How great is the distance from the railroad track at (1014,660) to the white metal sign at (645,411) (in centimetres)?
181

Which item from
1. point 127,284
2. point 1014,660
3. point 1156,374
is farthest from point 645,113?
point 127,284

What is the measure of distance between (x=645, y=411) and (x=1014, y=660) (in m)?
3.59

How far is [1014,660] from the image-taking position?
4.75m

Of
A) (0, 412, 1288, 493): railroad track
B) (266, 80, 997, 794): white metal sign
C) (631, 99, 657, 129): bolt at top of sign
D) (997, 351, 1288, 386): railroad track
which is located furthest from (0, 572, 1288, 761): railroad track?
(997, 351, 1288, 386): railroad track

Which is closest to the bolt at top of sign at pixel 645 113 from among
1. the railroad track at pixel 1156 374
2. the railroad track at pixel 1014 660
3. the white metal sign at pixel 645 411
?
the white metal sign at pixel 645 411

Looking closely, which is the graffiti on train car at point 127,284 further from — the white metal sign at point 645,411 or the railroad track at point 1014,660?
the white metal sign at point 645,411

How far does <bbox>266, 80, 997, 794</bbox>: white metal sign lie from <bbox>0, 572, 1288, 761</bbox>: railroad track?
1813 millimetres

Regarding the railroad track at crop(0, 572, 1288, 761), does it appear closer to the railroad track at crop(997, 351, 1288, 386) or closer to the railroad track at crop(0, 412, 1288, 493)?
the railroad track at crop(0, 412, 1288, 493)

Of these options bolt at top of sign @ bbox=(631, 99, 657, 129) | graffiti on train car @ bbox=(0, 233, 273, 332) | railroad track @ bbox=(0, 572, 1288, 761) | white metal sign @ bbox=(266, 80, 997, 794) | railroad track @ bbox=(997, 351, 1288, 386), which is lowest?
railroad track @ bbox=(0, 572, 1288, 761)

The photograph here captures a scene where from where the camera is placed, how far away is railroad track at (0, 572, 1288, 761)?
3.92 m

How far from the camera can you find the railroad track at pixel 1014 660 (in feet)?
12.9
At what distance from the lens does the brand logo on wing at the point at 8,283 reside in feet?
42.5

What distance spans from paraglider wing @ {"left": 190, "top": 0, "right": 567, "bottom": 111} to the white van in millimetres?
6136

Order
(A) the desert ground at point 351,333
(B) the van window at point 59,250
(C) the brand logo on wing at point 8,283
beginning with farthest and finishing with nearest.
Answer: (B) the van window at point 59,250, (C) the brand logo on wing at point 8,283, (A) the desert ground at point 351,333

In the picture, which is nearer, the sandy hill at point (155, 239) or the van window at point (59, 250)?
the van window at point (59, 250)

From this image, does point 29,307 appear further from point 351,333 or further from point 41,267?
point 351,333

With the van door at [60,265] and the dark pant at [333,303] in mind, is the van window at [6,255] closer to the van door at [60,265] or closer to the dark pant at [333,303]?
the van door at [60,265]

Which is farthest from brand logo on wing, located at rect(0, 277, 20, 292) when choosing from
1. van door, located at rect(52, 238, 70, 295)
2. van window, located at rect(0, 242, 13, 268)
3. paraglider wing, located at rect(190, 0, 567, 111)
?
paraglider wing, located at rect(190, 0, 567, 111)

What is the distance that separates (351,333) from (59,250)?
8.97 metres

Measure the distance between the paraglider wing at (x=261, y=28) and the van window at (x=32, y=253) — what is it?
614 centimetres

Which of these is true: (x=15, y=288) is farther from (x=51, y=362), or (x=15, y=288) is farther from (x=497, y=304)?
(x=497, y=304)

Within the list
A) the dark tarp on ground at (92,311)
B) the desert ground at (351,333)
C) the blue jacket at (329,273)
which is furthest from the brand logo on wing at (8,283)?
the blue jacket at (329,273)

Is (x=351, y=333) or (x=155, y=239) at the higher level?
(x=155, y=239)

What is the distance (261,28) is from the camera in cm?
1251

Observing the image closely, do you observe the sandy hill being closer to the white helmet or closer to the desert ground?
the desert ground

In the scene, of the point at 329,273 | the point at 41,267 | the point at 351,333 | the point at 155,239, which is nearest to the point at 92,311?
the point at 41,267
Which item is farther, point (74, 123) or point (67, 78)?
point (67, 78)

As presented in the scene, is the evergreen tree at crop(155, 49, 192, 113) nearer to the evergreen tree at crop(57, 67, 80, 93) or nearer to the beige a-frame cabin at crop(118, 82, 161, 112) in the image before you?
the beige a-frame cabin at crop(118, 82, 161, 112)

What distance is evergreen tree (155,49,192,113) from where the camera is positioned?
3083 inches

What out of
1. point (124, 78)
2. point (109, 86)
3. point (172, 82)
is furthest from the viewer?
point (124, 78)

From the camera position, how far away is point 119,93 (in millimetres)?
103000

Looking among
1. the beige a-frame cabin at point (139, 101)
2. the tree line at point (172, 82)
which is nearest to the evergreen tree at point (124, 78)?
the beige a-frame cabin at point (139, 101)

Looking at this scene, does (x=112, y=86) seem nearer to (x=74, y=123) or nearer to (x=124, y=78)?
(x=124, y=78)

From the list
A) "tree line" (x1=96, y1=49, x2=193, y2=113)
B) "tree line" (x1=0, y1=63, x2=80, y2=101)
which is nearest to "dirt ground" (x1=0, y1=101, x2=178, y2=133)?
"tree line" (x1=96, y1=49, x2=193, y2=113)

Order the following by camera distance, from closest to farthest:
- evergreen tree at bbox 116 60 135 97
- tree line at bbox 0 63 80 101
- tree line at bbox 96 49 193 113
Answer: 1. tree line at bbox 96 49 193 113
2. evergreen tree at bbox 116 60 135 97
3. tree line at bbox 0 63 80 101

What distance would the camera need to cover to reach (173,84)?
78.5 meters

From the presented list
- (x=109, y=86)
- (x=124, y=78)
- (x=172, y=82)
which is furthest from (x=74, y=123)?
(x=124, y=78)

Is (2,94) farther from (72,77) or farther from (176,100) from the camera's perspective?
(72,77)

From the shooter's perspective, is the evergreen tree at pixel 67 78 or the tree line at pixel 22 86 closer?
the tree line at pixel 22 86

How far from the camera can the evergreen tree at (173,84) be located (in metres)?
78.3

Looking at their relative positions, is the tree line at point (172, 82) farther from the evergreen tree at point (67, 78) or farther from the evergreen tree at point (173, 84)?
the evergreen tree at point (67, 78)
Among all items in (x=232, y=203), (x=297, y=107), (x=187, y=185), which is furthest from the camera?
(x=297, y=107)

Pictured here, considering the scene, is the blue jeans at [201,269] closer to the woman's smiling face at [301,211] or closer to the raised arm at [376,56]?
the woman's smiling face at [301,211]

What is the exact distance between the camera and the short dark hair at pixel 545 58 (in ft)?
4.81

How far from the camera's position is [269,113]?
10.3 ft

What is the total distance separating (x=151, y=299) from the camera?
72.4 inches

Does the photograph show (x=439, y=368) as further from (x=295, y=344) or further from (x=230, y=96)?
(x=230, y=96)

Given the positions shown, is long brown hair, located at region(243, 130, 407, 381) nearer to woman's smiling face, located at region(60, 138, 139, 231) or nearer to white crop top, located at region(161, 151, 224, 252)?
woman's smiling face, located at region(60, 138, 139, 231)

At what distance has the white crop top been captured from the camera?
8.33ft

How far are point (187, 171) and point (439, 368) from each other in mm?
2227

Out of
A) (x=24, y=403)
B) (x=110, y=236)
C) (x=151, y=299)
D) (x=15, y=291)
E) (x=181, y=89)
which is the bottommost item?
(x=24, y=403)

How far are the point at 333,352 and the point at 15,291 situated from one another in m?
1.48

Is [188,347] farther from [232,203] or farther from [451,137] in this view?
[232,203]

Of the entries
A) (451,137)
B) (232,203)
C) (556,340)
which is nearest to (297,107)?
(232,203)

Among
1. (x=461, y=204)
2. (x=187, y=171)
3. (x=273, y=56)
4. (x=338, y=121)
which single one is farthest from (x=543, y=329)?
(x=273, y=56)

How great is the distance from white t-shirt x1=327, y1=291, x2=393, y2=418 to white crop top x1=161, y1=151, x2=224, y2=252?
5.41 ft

::::

◆ YOUR OBJECTIVE
Collect every line of the listing above that contains the string "feet". Case counts.

◆ TASK RESULT
How far from the camera can you find the railroad track at pixel 1014 660 (in feet)?
At what distance from the lens does the brand logo on wing at the point at 8,283 reside in feet?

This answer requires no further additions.